## Estratto
....

In più interviste lo scrittore ha dichiarato che il romanzo era basato sulla sua reazione violenta quando fu vittima di un crimine, e quanto si fosse disgustato dalla sua improvvisa sete di vendetta: “Il personaggio di Paul Benjamin era una sorta di uomo qualunque per me. L’impulso per la storia di Death Wish arrivò una notte alla fine del 1971. A quel tempo, vivevo lungo il fiume Delaware, vicino a Lambertville NJ, ed ero andato a New York in macchina per presenziare a una festa a casa di un amico editore. Ho parcheggiato in strada. Quando sono sceso ho scoperto che qualcuno aveva fatto a pezzi la capote della macchina. Ho dovuto guidare per due ore fino a casa in un freddo gelido, e intanto pensavo all’idea di trovare il tizio che aveva tagliato il tettuccio. Non l’ho mai trovato, ma ne è nato il romanzo; quindi, penso di aver avuto la meglio su di lui” (intervista a Cullen Gallagher, “Pulp Serenade”, 16 settembre 2011).
Perdura, purtroppo, un equivoco di fondo intorno al romanzo. Death Wish descrive un conflitto interiore, ma alcune interpretazioni sembrano non aver colto il punto. Non pochi critici lo considerano un romanzo pulp spaventoso sulla vita e la morte vissute attraverso i sentimenti di un cittadino in una New York dominata dal crimine. Proprio non riesce a filtrare il vero traguardo di Garfield: smascherare la mitologia della violenza e rimuoverne di conseguenza il romanticismo dalla narrativa poliziesca. Un’operazione, del resto, che Garfield ha applicato anche al western, cambiando il modo in cui funzionava il genere, i caratteri dei personaggi e gli spazi fisici che animavano. Un pragmatico, interessato a persone e luoghi reali. Il tutto sostenuto da trame mozzafiato, estremamente veloci: un grande scrittore con idee avvincenti e una voce assolutamente originale.
Non a caso, in un brano di Death Wish, Garfield riflette sulla sua relazione con i western: “Accese la TV e si sedette a guardarla. Uno dei canali locali stava ritrasmettendo una serie di film western che la rete aveva cancellato anni fa. Cowboy che se la prendevano con gli agricoltori e un eroe alla deriva che difendeva i contadini dai pistoleri. Guardò per un’ora. Era facile capire perché i western fossero sempre popolari ed era stupito di non averlo capito prima. Era storia di uomini. In qualunque direzione si voleva andare, c’erano sempre uomini che lavoravano la terra e c’erano sempre uomini a cavallo che volevano sfruttarli e portargli via tutto. E il mitico eroe difendeva i contadini contro i predoni a cavallo, e la costante contraddizione era che l’eroe stesso era costantemente a cavallo…”
Molto banalmente, l’ostilità di Garfield nei confronti del film di Winner trovava giustificazione solo per il fatto che sentiva che la sua “storia a tesi” era stata deformata. Forse avrebbe avuto bisogno di confrontarsi con Alberto Moravia, uno che aveva risolto il rapporto controverso tra lo scrittore e il cinema, standosene in disparte rispetto alla trasposizione filmica dei suoi romanzi: “Il rapporto tra l’opera letteraria e il film è simile a quello che corre tra la materia e l’opera d’arte. Un cineasta nell’ispirarsi ad un romanzo può capire o non capire; riuscire o non riuscire a far capire agli altri quello che si vuole esprimere”.

....

## Dati
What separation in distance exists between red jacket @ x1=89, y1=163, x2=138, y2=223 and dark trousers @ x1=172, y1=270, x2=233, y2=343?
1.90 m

....

## Attività da svolgere
a) Traduca in inglese questa frase dell'estratto su Death Wish: «Perdura, purtroppo, un equivoco di fondo intorno al romanzo.»
b) Riprenda l'estratto su Death Wish subito dopo la citazione di Moravia con cui termina e lo prosegua con alcune frasi.
I dati provengono da una fonte diversa rispetto all'estratto.

## Risposte fornite
a) Unfortunately, a fundamental misunderstanding about the novel persists.

b)
Ma quando parliamo de Il giustiziere della notte (Death Wish, 1974), diretto da Michael Winner, dobbiamo riconoscere di essere in presenza di un film estremamente potente e inquietante. Winner e Bronson avevano girato insieme Chato’s Land (1972), The Mechanic (1972) e The Stone Killer (1973). Ciò significa che l’intimità era allo zenit tra il regista e il suo interprete al momento delle riprese, nel 1974. Script virulenti e ricchi, estetica decadente e potenza visiva, tutti e tre i film erano stati un grande successo al botteghino. La sceneggiatura di Wendell Mayes, che adattava il romanzo, creò le condizioni di un vero stato di grazia (ma venne rifiutata da Steve McQueen e Clint Eastwood). Poi arrivarono quattro orrendi (più o meno) sequel con un Bronson “robotizzato” in una sorta di Willy il Coyote dei cartoon della Warner (1981, 1985, 1987, 1994), e un remake imbarazzante nel 2018 con Bruce Willis (negli anni Ottanta si era accostato all’idea anche Sylvester Stallone). Senza dimenticare la mirabile variazione Death Sentence (id, 2007), di James Wan, tratta dal secondo romanzo di Garfield del 1975 (adattato nel 2007 dall’autore stesso), che ne rappresenta il vero seguito (non quello cinematografico), scritto più che altro per stabilire che il protagonista, pur con tutte le giustificazioni del contesto in cui si era trovato ad agire, era un folle.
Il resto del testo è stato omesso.